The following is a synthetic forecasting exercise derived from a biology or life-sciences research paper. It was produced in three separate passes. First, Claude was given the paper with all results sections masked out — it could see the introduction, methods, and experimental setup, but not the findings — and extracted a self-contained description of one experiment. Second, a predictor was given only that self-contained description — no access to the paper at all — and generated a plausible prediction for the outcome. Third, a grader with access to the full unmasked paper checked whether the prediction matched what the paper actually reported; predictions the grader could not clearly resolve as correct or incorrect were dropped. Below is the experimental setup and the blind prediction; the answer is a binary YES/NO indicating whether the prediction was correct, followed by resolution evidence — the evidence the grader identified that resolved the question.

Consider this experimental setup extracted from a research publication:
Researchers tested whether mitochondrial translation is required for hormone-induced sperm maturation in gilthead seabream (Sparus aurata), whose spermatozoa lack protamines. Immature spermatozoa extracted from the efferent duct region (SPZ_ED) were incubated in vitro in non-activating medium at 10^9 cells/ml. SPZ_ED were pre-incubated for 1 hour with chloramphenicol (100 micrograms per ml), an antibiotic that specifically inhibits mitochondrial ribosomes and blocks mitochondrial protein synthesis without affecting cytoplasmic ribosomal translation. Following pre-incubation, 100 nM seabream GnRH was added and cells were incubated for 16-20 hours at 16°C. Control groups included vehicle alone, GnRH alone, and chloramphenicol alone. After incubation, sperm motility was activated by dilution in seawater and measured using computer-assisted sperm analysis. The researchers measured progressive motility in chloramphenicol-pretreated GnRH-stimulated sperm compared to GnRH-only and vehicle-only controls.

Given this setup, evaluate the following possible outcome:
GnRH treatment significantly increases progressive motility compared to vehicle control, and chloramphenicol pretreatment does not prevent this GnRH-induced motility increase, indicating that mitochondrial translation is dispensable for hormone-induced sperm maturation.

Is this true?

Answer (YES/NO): NO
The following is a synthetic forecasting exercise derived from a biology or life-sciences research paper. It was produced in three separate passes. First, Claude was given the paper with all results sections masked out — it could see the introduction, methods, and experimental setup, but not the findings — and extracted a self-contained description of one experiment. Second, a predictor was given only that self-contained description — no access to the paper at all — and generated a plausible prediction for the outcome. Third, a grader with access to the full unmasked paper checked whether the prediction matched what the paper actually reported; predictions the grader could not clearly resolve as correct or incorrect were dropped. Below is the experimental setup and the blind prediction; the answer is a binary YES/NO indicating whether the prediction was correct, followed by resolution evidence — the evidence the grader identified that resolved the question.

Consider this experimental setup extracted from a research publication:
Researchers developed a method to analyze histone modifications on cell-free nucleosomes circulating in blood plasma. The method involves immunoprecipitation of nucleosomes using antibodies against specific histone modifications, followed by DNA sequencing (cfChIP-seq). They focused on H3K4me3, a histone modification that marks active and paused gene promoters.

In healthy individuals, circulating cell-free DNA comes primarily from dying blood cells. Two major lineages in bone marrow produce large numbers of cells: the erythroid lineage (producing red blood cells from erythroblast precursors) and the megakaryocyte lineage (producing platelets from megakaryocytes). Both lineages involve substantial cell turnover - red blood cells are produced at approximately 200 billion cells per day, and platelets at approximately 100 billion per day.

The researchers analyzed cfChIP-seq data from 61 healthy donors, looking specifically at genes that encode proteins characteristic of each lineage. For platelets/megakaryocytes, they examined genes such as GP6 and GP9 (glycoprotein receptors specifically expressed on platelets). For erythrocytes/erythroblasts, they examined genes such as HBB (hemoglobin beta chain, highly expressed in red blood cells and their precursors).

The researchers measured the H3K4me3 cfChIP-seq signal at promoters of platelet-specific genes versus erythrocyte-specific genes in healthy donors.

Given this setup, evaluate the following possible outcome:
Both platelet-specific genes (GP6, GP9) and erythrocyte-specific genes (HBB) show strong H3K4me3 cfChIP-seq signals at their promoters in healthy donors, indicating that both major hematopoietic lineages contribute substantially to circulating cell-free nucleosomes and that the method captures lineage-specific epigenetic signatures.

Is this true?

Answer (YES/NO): NO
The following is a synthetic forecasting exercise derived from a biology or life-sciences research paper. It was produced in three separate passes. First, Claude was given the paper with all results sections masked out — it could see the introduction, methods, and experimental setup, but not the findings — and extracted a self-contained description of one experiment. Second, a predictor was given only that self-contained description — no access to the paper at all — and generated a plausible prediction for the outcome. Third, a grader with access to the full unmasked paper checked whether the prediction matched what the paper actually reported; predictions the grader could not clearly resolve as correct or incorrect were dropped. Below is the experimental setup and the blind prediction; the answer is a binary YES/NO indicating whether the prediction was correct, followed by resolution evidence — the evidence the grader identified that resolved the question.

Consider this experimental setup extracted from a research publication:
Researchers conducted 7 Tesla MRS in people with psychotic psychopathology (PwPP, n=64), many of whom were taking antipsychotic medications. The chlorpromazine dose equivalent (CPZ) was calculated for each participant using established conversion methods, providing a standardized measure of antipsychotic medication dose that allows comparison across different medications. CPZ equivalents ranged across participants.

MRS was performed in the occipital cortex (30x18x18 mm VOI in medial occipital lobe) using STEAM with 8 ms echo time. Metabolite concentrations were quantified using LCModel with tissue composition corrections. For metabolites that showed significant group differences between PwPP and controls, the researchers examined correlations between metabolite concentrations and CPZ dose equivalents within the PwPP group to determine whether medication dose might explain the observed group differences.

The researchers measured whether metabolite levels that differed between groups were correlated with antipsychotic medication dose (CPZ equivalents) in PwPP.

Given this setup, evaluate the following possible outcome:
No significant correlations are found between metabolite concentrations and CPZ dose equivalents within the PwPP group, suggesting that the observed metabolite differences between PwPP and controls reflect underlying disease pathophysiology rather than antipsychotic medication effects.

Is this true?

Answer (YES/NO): YES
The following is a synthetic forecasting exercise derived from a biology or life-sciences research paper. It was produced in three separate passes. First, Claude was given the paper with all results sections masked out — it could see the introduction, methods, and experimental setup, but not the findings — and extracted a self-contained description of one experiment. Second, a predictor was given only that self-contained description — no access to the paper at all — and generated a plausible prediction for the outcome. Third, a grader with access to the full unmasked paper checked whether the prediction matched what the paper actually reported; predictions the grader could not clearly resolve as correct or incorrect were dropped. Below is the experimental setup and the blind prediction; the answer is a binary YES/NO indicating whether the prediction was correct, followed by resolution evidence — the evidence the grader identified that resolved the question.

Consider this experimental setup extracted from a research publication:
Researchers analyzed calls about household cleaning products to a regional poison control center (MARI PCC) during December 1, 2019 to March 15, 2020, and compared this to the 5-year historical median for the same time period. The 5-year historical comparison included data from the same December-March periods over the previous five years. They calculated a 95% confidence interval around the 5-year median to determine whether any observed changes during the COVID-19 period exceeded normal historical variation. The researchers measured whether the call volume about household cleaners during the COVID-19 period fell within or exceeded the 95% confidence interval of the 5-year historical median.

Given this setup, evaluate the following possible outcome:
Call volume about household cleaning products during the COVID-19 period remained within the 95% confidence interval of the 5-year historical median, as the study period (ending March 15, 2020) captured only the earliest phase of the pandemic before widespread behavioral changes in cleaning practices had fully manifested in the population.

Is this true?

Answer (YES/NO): NO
------------------------------------
**ABOUT THIS EXERCISE:** Reproduce each entry from the records above, character for character.

**RESPONSE TO THE TASK:**
The following is a synthetic forecasting exercise derived from a biology or life-sciences research paper. It was produced in three separate passes. First, Claude was given the paper with all results sections masked out — it could see the introduction, methods, and experimental setup, but not the findings — and extracted a self-contained description of one experiment. Second, a predictor was given only that self-contained description — no access to the paper at all — and generated a plausible prediction for the outcome. Third, a grader with access to the full unmasked paper checked whether the prediction matched what the paper actually reported; predictions the grader could not clearly resolve as correct or incorrect were dropped. Below is the experimental setup and the blind prediction; the answer is a binary YES/NO indicating whether the prediction was correct, followed by resolution evidence — the evidence the grader identified that resolved the question.

Consider this experimental setup extracted from a research publication:
Researchers tested whether mitochondrial translation is required for hormone-induced sperm maturation in gilthead seabream (Sparus aurata), whose spermatozoa lack protamines. Immature spermatozoa extracted from the efferent duct region (SPZ_ED) were incubated in vitro in non-activating medium at 10^9 cells/ml. SPZ_ED were pre-incubated for 1 hour with chloramphenicol (100 micrograms per ml), an antibiotic that specifically inhibits mitochondrial ribosomes and blocks mitochondrial protein synthesis without affecting cytoplasmic ribosomal translation. Following pre-incubation, 100 nM seabream GnRH was added and cells were incubated for 16-20 hours at 16°C. Control groups included vehicle alone, GnRH alone, and chloramphenicol alone. After incubation, sperm motility was activated by dilution in seawater and measured using computer-assisted sperm analysis. The researchers measured progressive motility in chloramphenicol-pretreated GnRH-stimulated sperm compared to GnRH-only and vehicle-only controls.

Given this setup, evaluate the following possible outcome:
GnRH treatment significantly increases progressive motility compared to vehicle control, and chloramphenicol pretreatment does not prevent this GnRH-induced motility increase, indicating that mitochondrial translation is dispensable for hormone-induced sperm maturation.

Is this true?

Answer (YES/NO): NO
The following is a synthetic forecasting exercise derived from a biology or life-sciences research paper. It was produced in three separate passes. First, Claude was given the paper with all results sections masked out — it could see the introduction, methods, and experimental setup, but not the findings — and extracted a self-contained description of one experiment. Second, a predictor was given only that self-contained description — no access to the paper at all — and generated a plausible prediction for the outcome. Third, a grader with access to the full unmasked paper checked whether the prediction matched what the paper actually reported; predictions the grader could not clearly resolve as correct or incorrect were dropped. Below is the experimental setup and the blind prediction; the answer is a binary YES/NO indicating whether the prediction was correct, followed by resolution evidence — the evidence the grader identified that resolved the question.

Consider this experimental setup extracted from a research publication:
Researchers developed a method to analyze histone modifications on cell-free nucleosomes circulating in blood plasma. The method involves immunoprecipitation of nucleosomes using antibodies against specific histone modifications, followed by DNA sequencing (cfChIP-seq). They focused on H3K4me3, a histone modification that marks active and paused gene promoters.

In healthy individuals, circulating cell-free DNA comes primarily from dying blood cells. Two major lineages in bone marrow produce large numbers of cells: the erythroid lineage (producing red blood cells from erythroblast precursors) and the megakaryocyte lineage (producing platelets from megakaryocytes). Both lineages involve substantial cell turnover - red blood cells are produced at approximately 200 billion cells per day, and platelets at approximately 100 billion per day.

The researchers analyzed cfChIP-seq data from 61 healthy donors, looking specifically at genes that encode proteins characteristic of each lineage. For platelets/megakaryocytes, they examined genes such as GP6 and GP9 (glycoprotein receptors specifically expressed on platelets). For erythrocytes/erythroblasts, they examined genes such as HBB (hemoglobin beta chain, highly expressed in red blood cells and their precursors).

The researchers measured the H3K4me3 cfChIP-seq signal at promoters of platelet-specific genes versus erythrocyte-specific genes in healthy donors.

Given this setup, evaluate the following possible outcome:
Both platelet-specific genes (GP6, GP9) and erythrocyte-specific genes (HBB) show strong H3K4me3 cfChIP-seq signals at their promoters in healthy donors, indicating that both major hematopoietic lineages contribute substantially to circulating cell-free nucleosomes and that the method captures lineage-specific epigenetic signatures.

Is this true?

Answer (YES/NO): NO
The following is a synthetic forecasting exercise derived from a biology or life-sciences research paper. It was produced in three separate passes. First, Claude was given the paper with all results sections masked out — it could see the introduction, methods, and experimental setup, but not the findings — and extracted a self-contained description of one experiment. Second, a predictor was given only that self-contained description — no access to the paper at all — and generated a plausible prediction for the outcome. Third, a grader with access to the full unmasked paper checked whether the prediction matched what the paper actually reported; predictions the grader could not clearly resolve as correct or incorrect were dropped. Below is the experimental setup and the blind prediction; the answer is a binary YES/NO indicating whether the prediction was correct, followed by resolution evidence — the evidence the grader identified that resolved the question.

Consider this experimental setup extracted from a research publication:
Researchers conducted 7 Tesla MRS in people with psychotic psychopathology (PwPP, n=64), many of whom were taking antipsychotic medications. The chlorpromazine dose equivalent (CPZ) was calculated for each participant using established conversion methods, providing a standardized measure of antipsychotic medication dose that allows comparison across different medications. CPZ equivalents ranged across participants.

MRS was performed in the occipital cortex (30x18x18 mm VOI in medial occipital lobe) using STEAM with 8 ms echo time. Metabolite concentrations were quantified using LCModel with tissue composition corrections. For metabolites that showed significant group differences between PwPP and controls, the researchers examined correlations between metabolite concentrations and CPZ dose equivalents within the PwPP group to determine whether medication dose might explain the observed group differences.

The researchers measured whether metabolite levels that differed between groups were correlated with antipsychotic medication dose (CPZ equivalents) in PwPP.

Given this setup, evaluate the following possible outcome:
No significant correlations are found between metabolite concentrations and CPZ dose equivalents within the PwPP group, suggesting that the observed metabolite differences between PwPP and controls reflect underlying disease pathophysiology rather than antipsychotic medication effects.

Is this true?

Answer (YES/NO): YES
The following is a synthetic forecasting exercise derived from a biology or life-sciences research paper. It was produced in three separate passes. First, Claude was given the paper with all results sections masked out — it could see the introduction, methods, and experimental setup, but not the findings — and extracted a self-contained description of one experiment. Second, a predictor was given only that self-contained description — no access to the paper at all — and generated a plausible prediction for the outcome. Third, a grader with access to the full unmasked paper checked whether the prediction matched what the paper actually reported; predictions the grader could not clearly resolve as correct or incorrect were dropped. Below is the experimental setup and the blind prediction; the answer is a binary YES/NO indicating whether the prediction was correct, followed by resolution evidence — the evidence the grader identified that resolved the question.

Consider this experimental setup extracted from a research publication:
Researchers analyzed calls about household cleaning products to a regional poison control center (MARI PCC) during December 1, 2019 to March 15, 2020, and compared this to the 5-year historical median for the same time period. The 5-year historical comparison included data from the same December-March periods over the previous five years. They calculated a 95% confidence interval around the 5-year median to determine whether any observed changes during the COVID-19 period exceeded normal historical variation. The researchers measured whether the call volume about household cleaners during the COVID-19 period fell within or exceeded the 95% confidence interval of the 5-year historical median.

Given this setup, evaluate the following possible outcome:
Call volume about household cleaning products during the COVID-19 period remained within the 95% confidence interval of the 5-year historical median, as the study period (ending March 15, 2020) captured only the earliest phase of the pandemic before widespread behavioral changes in cleaning practices had fully manifested in the population.

Is this true?

Answer (YES/NO): NO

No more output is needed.